• [Supplied text]:
What’s even worse, Hola will retain all of this information for “as long as necessary.”
This is not a service you want to entrust all your personal data with.
Hola VPN was founded by Ofer Vilenski and Derry Shribman under the company name Hola Networks Limited, based in Israel.
The product was launched in 2012 and gained traction in January 2013 when it shot up from 80 downloads a day to 40,000 overnight. It’s backed by top investors DFJ, Trilogy, Magma, Horizons Ventures, and Orange.
Before Hola, Vilenski and Shribman started up Jungo, a company used to develop and operating system for home gateways, which was NDS (Cisco) acquired for $107 million in 2006.
Hola Networks Limited provides a free consumer ‘VPN’ service, as well as a premium subscription and corporate service called Luminati.
Luminati uses free users’ bandwidth, which is charged per GB, without reimbursing the free user – something that has sparked criticism among cybersecurity professionals.
Thankfully, this is now clearly advertised when you download the app.
So what actually is Hola VPN and how does it work?
It’s a peer-to-peer overlay network that employes peer-to-peer caching and routing for quick access to blocked content.
What does that mean in plain English?
Users of Hola VPN essentially throw their IP address into a pool of IP addresses for other users to use as they please.
When you use Hola VPN, your internet traffic is routed through other peers (called nodes), but it’s not encrypted.
While some users may be using Hola VPN as a website unblocker, there’s no way to stop others using your IP address to access unlawful content.
Free users also share their ‘idle resources’ (WiFi and cellular data) with the network, which means that Hola VPN doesn’t incur underlying operational costs.
Hola VPN defines ‘idle’ as “the device is not using battery but is connected to electricity; no mouse or keyboard activity has been detected; and the device is connected to the internet.”
Despite its “goal of making a better internet,” selling user bandwidth is not the only controversy Hola VPN has been embroiled in to date.
In May 2015, 8chan founder Fredrick Brennan claimed that his website had been DDoS attacked by users exploiting the Hola network, which Vilenski later confirmed.
A website named Adios, Hola!, created by nine security researchers, states that Hola is “harmful to the internet as a whole, and to its users in particular” and labels it a “poorly secured botnet” with “serious consequences.”
The researchers at Adios, Hola! discovered various vulnerabilities within the Hola VPN architecture, one of which reportedly allowed anyone to execute programs on your computer.
According to the website, Hola fixed some of the vulnerabilities, but others still remain.
Hola VPN is also vulnerable to IP address leaks and has facilitated data scraping, according to cybersecurity firm Trend Micro.
At least Israel is a good place for a VPN company to be based, right?
While Israel is not an official member of the Five Eyes (or Nine or 14 Eyes) intelligence-sharing alliance, it collaborates with it.
Hopefully, this has been enough to put you off this free VPN service, but if it hasn’t Hola VPN’s logging policy surely will.
Ease of Use
It’s really easy to download and set up Hola VPN on Android and Windows.
Just download the software from the website or Google Play Store, click through a couple of prompts, and accept that your bandwidth will be sold to unknown corporations for good or bad.
For MacOS users there is no ‘app’ – even if the downloads page misleads you to think so. The only way to use Hola with MacOS devices is to download the browser add-ons.

• [Spatial relationship records]:
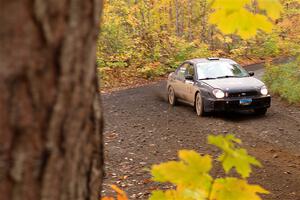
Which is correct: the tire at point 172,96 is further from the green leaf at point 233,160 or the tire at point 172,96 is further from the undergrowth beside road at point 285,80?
the green leaf at point 233,160

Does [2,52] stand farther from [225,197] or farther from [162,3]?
[162,3]

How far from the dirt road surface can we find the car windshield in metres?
1.03

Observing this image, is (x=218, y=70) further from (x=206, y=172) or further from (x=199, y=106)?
(x=206, y=172)

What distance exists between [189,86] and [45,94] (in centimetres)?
1034

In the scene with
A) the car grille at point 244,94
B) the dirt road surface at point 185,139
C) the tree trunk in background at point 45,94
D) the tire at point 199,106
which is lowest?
the dirt road surface at point 185,139

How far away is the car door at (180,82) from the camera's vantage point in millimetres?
11761

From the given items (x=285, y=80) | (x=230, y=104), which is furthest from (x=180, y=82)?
(x=285, y=80)

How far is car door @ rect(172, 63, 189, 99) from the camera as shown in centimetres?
1176

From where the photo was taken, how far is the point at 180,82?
38.9 ft

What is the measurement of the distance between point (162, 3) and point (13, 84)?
34267mm

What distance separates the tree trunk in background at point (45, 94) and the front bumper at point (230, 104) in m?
9.12

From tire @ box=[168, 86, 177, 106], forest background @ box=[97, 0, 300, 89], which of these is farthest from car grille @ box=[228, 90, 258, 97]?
forest background @ box=[97, 0, 300, 89]

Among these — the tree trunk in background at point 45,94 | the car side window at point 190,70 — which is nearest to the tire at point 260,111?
the car side window at point 190,70

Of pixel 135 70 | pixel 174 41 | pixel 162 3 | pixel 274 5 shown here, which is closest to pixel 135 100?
pixel 135 70
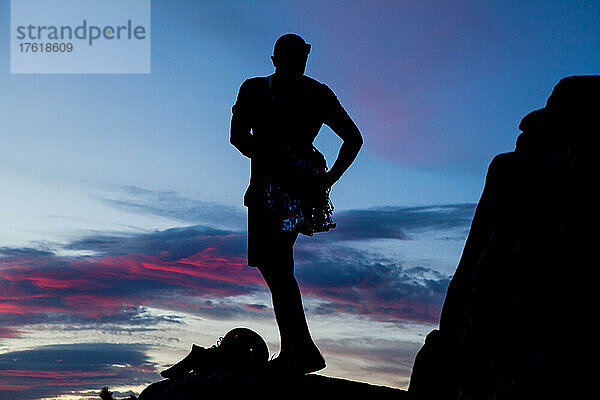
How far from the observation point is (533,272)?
3.55m

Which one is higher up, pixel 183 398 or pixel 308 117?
pixel 308 117

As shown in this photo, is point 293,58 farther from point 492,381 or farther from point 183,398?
point 492,381

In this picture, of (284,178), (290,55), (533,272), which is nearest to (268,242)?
(284,178)

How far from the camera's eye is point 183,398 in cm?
561

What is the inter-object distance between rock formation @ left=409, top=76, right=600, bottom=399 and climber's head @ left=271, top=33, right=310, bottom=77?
2643 millimetres

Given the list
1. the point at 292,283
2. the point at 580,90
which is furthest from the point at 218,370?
the point at 580,90

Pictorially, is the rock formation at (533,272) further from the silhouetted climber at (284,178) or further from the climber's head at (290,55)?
the climber's head at (290,55)

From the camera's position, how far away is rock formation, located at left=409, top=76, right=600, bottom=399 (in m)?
3.30

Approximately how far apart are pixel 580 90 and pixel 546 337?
5.22ft

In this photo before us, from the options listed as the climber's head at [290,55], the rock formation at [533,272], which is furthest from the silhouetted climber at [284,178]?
the rock formation at [533,272]

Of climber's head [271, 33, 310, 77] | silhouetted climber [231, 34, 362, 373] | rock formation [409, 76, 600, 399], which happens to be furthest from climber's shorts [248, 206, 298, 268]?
rock formation [409, 76, 600, 399]

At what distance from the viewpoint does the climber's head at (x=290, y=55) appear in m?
6.39

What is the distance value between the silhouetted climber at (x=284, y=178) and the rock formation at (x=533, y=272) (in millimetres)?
2083

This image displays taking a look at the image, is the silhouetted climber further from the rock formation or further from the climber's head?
the rock formation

• [Task instructions]:
Answer these questions from the Hola VPN text above:
(a) In what year was the product launched?
(b) What is the name of the corporate service that Hola Networks Limited provides?
(c) How many security researchers created the website Adios, Hola!?

• [Response]:
(a) 2012
(b) Luminati
(c) Nine